◆ WORK REQUIRED
Please reproduce each of the following entries exactly.

◆ SOURCE RECORDS
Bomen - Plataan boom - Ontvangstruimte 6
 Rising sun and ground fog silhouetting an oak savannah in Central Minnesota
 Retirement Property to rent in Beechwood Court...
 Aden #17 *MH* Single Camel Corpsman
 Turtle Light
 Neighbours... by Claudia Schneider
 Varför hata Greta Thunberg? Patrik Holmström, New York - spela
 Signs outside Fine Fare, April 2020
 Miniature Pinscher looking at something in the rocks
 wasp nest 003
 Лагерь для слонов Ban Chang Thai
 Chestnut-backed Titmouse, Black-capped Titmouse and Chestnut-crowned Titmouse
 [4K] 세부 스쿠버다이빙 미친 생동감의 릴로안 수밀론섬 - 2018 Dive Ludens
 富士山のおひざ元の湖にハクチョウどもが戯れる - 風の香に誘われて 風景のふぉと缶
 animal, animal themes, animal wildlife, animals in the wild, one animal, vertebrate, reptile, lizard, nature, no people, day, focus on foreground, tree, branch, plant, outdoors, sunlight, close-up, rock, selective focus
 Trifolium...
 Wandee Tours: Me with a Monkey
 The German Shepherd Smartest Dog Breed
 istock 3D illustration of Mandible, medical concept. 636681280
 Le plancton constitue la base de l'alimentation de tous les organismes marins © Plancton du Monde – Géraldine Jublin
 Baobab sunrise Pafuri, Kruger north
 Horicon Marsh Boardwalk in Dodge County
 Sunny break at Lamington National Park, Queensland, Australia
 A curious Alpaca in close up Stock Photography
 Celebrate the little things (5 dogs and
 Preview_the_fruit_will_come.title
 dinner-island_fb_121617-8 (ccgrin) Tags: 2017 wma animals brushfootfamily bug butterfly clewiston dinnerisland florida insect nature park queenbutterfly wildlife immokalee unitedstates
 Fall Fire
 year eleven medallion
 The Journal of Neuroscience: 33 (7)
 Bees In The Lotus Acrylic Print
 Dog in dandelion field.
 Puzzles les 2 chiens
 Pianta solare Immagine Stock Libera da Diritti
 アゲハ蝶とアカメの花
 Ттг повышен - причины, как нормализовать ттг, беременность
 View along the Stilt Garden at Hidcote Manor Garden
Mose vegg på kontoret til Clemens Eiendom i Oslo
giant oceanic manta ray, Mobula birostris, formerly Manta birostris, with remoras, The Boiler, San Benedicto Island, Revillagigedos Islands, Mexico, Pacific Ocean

◆ TASK RESPONSE
Bomen - Plataan boom - Ontvangstruimte 6
 Rising sun and ground fog silhouetting an oak savannah in Central Minnesota
 Retirement Property to rent in Beechwood Court...
 Aden #17 *MH* Single Camel Corpsman
 Turtle Light
 Neighbours... by Claudia Schneider
 Varför hata Greta Thunberg? Patrik Holmström, New York - spela
 Signs outside Fine Fare, April 2020
 Miniature Pinscher looking at something in the rocks
 wasp nest 003
 Лагерь для слонов Ban Chang Thai
 Chestnut-backed Titmouse, Black-capped Titmouse and Chestnut-crowned Titmouse
 [4K] 세부 스쿠버다이빙 미친 생동감의 릴로안 수밀론섬 - 2018 Dive Ludens
 富士山のおひざ元の湖にハクチョウどもが戯れる - 風の香に誘われて 風景のふぉと缶
 animal, animal themes, animal wildlife, animals in the wild, one animal, vertebrate, reptile, lizard, nature, no people, day, focus on foreground, tree, branch, plant, outdoors, sunlight, close-up, rock, selective focus
 Trifolium...
 Wandee Tours: Me with a Monkey
 The German Shepherd Smartest Dog Breed
 istock 3D illustration of Mandible, medical concept. 636681280
 Le plancton constitue la base de l'alimentation de tous les organismes marins © Plancton du Monde – Géraldine Jublin
 Baobab sunrise Pafuri, Kruger north
 Horicon Marsh Boardwalk in Dodge County
 Sunny break at Lamington National Park, Queensland, Australia
 A curious Alpaca in close up Stock Photography
 Celebrate the little things (5 dogs and
 Preview_the_fruit_will_come.title
 dinner-island_fb_121617-8 (ccgrin) Tags: 2017 wma animals brushfootfamily bug butterfly clewiston dinnerisland florida insect nature park queenbutterfly wildlife immokalee unitedstates
 Fall Fire
 year eleven medallion
 The Journal of Neuroscience: 33 (7)
 Bees In The Lotus Acrylic Print
 Dog in dandelion field.
 Puzzles les 2 chiens
 Pianta solare Immagine Stock Libera da Diritti
 アゲハ蝶とアカメの花
 Ттг повышен - причины, как нормализовать ттг, беременность
 View along the Stilt Garden at Hidcote Manor Garden
Mose vegg på kontoret til Clemens Eiendom i Oslo
giant oceanic manta ray, Mobula birostris, formerly Manta birostris, with remoras, The Boiler, San Benedicto Island, Revillagigedos Islands, Mexico, Pacific Ocean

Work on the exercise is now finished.